##### Passage to read

Here, even when reviewed in a light most favorable to the plaintiff, the complaint is comprised of factual allegations that are not credible, and which fail to state a claim for relief. See Neal v. Duke Energy, No. 6:11-cv-1420-HFF-KFM, 2011 WL 5083181, at *4 (D.S.C. June 30, 2011), Report and Recommendation adopted by 2011 WL 5082193 (D.S.C. Oct. 26, 2011) (dismissing action upon finding plaintiff's factual allegations were frivolous, fanciful, and delusional where plaintiff claimed defendants clandestinely placed a GPS device in her car while it was in the shop for repairs and that she was being stalked by the defendants, noting the allegations were “made without any viable factual supporting allegations and appears to be the product of paranoid fantasy”); Feurtado v. McNair, C/A No. 3:05-cv-1933-SB, 2006 WL 1663792, at *2 (D.S.C. Jun. 15, 2006) (noting that frivolousness encompasses inarguable legal conclusions and fanciful factual allegations), aff'd, 227 Fed.Appx. 303 (4th Cir. 2007), petition for cert. dismissed, 553 U.S. 1029 (2008). For example, the plaintiff's vague and conclusory allegations that her rights were violated because she was removed from the defendants' properties, as well as because she has not been paid royalties for songs she wrote for the past twenty-six years are legally and factually frivolous. Raiford v. FBI, C/A No. 1:10-cv-2751-MBS-JRM, 2010 WL 6737887, at *3 (D.S.C. Nov. 17, 2010), Report and Recommendation adopted by 2011 WL 2020729 (D.S.C. May 23, 2011) (explaining a finding of factual frivolousness is appropriate when “the facts alleged rise to the level of the irrational or the wholly incredible”). Indeed, it is unclear from the plaintiff's vague and conclusory allegations how the named defendants were involved in her removal from unspecified “property” or how they are responsible for the alleged unpaid song royalties. To quote Mick Jagger and Keith Richards, “You can't always get what you want.” As such, the plaintiff's complaint is subject to summary dismissal as frivolous.

##########
##### Provided data

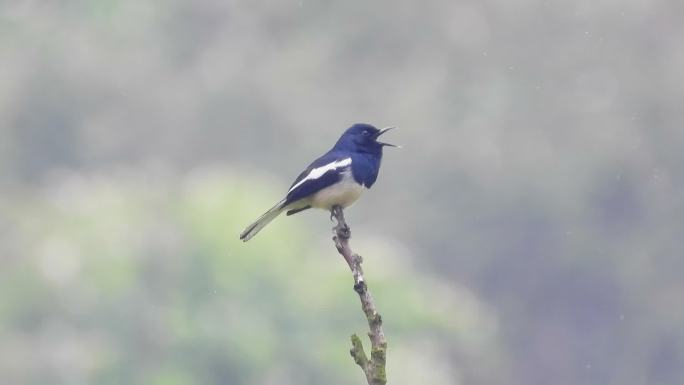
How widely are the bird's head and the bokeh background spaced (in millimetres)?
12922

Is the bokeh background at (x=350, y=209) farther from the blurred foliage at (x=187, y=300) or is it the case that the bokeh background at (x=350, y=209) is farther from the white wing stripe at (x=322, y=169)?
the white wing stripe at (x=322, y=169)

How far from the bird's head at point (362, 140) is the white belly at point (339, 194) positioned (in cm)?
34

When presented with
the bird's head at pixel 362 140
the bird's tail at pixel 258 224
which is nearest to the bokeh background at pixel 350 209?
the bird's head at pixel 362 140

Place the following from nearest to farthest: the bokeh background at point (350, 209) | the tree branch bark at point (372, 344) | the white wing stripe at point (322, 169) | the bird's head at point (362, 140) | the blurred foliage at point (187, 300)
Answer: the tree branch bark at point (372, 344)
the white wing stripe at point (322, 169)
the bird's head at point (362, 140)
the blurred foliage at point (187, 300)
the bokeh background at point (350, 209)

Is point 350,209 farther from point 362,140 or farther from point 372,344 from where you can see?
point 372,344

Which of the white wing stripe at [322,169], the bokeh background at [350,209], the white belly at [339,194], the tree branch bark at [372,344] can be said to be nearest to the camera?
the tree branch bark at [372,344]

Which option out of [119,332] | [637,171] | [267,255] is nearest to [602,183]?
[637,171]

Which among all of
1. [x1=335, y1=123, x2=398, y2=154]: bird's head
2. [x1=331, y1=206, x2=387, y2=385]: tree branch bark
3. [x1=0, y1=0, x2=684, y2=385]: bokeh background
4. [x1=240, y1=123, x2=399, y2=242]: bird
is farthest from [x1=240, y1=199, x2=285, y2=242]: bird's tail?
[x1=0, y1=0, x2=684, y2=385]: bokeh background

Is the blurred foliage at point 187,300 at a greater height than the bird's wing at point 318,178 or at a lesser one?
greater

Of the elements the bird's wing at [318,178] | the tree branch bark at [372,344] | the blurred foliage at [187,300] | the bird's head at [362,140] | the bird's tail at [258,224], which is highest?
the blurred foliage at [187,300]

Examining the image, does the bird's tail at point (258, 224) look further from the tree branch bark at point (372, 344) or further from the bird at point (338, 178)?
the tree branch bark at point (372, 344)

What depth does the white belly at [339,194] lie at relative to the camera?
687 cm

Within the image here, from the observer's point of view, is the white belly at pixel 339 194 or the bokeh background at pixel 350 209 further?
the bokeh background at pixel 350 209

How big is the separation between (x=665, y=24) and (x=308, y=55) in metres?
9.81
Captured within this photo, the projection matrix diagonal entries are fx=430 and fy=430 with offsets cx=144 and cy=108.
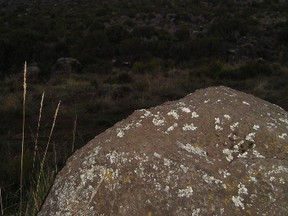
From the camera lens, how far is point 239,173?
2074 mm

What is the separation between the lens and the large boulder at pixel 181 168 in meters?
1.97

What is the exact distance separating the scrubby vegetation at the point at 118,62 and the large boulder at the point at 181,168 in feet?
5.47

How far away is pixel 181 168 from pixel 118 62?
729 inches

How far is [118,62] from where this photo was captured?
66.9ft

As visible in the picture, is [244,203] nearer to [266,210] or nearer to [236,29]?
[266,210]

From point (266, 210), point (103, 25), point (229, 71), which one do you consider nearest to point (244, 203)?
point (266, 210)

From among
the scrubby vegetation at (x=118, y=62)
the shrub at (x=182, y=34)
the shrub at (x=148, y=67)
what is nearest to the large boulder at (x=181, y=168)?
the scrubby vegetation at (x=118, y=62)

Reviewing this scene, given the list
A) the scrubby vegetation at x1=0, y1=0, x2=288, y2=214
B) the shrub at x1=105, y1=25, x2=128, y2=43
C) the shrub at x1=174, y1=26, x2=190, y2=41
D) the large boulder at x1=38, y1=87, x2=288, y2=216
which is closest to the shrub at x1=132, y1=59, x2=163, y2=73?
Answer: the scrubby vegetation at x1=0, y1=0, x2=288, y2=214

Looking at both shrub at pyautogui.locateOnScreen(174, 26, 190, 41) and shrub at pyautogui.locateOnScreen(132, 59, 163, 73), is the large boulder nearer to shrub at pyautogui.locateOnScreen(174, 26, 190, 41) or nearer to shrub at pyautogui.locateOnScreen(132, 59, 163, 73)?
shrub at pyautogui.locateOnScreen(132, 59, 163, 73)

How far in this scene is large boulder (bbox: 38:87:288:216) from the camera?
197 cm

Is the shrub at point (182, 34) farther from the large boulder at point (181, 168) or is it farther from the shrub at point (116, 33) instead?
the large boulder at point (181, 168)

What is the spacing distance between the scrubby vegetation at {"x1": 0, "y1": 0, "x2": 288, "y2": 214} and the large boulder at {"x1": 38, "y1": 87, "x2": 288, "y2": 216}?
1.67 m

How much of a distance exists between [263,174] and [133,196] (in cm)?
63

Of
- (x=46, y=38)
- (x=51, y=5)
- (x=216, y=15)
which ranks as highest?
(x=46, y=38)
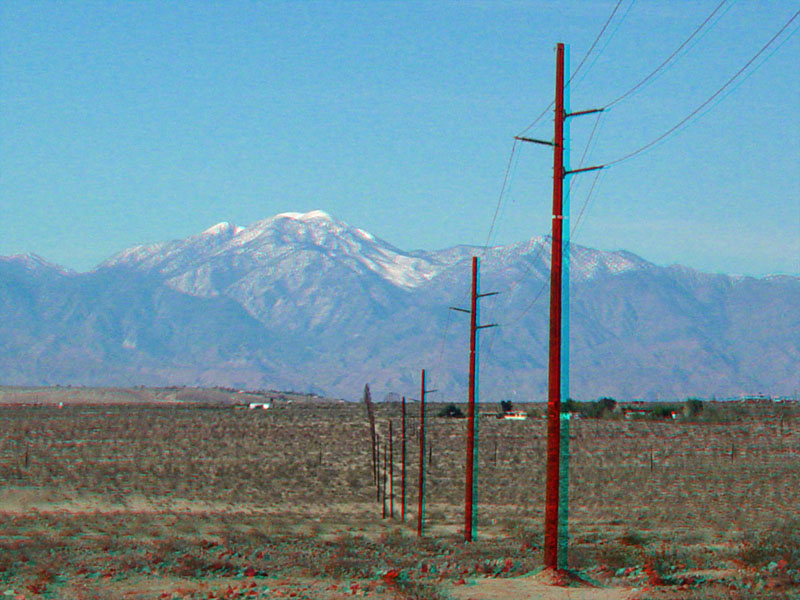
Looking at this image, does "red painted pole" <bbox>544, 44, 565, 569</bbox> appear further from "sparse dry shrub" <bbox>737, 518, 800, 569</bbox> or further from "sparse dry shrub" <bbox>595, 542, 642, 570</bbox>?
"sparse dry shrub" <bbox>737, 518, 800, 569</bbox>

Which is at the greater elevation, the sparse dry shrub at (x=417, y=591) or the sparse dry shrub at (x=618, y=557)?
the sparse dry shrub at (x=417, y=591)

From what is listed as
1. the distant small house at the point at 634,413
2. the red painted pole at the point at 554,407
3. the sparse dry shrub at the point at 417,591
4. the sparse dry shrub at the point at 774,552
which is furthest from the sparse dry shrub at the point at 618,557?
the distant small house at the point at 634,413

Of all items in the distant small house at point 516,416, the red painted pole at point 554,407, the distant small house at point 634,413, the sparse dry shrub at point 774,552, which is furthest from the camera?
the distant small house at point 634,413

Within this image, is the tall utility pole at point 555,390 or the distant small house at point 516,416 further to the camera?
the distant small house at point 516,416

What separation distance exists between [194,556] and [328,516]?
19946 mm

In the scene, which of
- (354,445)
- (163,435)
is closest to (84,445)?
(163,435)

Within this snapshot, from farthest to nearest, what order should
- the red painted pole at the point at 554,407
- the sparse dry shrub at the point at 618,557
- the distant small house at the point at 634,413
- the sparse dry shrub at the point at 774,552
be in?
the distant small house at the point at 634,413, the sparse dry shrub at the point at 618,557, the sparse dry shrub at the point at 774,552, the red painted pole at the point at 554,407

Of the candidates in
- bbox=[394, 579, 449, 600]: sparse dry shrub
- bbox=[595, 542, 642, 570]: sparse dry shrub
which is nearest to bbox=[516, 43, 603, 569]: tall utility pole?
bbox=[394, 579, 449, 600]: sparse dry shrub

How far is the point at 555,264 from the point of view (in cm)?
2166

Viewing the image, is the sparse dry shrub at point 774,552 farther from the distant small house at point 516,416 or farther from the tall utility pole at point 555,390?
the distant small house at point 516,416

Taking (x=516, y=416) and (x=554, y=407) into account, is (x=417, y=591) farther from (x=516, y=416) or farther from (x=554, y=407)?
(x=516, y=416)

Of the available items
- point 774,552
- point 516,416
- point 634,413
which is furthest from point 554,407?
point 634,413

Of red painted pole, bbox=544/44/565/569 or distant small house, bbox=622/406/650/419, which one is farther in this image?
distant small house, bbox=622/406/650/419

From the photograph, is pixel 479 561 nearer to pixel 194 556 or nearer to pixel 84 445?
pixel 194 556
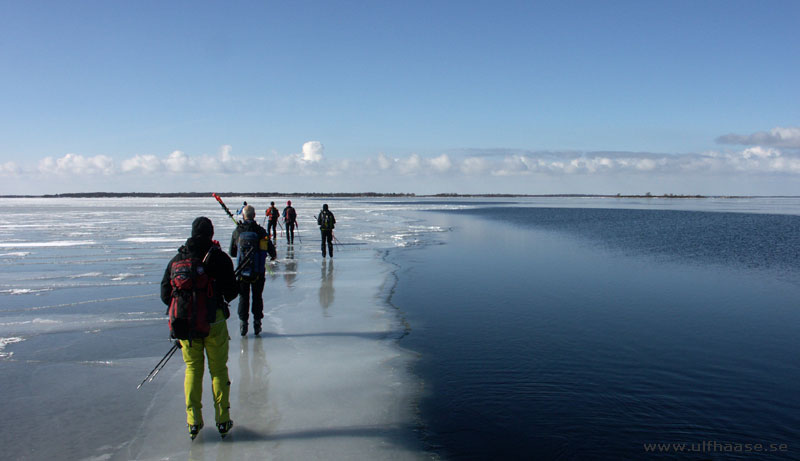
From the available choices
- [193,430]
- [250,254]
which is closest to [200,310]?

##########

- _Directive 1_
Name every court case that the legal passage cites by party names.
- _Directive 2_
In the listing, write out the lines beginning at the one that contains "Taking (x=516, y=416)" and continuing through the end of the listing, leaving out any picture markers.

- _Complete response 1_
Neal v. Duke Energy, Feurtado v. McNair, Raiford v. FBI

- _Complete response 2_
Taking (x=516, y=416) and (x=554, y=407) into account, is (x=417, y=591) farther from (x=516, y=416) or farther from (x=554, y=407)?
(x=516, y=416)

Of the available items
- point 774,552
- point 516,416
- point 634,413
which is furthest from point 554,407?
point 634,413

Of red painted pole, bbox=544/44/565/569 or distant small house, bbox=622/406/650/419, which one is farther in this image?
distant small house, bbox=622/406/650/419

From the photograph, is pixel 479 561 nearer to pixel 194 556 or nearer to pixel 84 445?
pixel 194 556
From the available choices
- [193,430]
- [250,254]
which is closest to [200,310]?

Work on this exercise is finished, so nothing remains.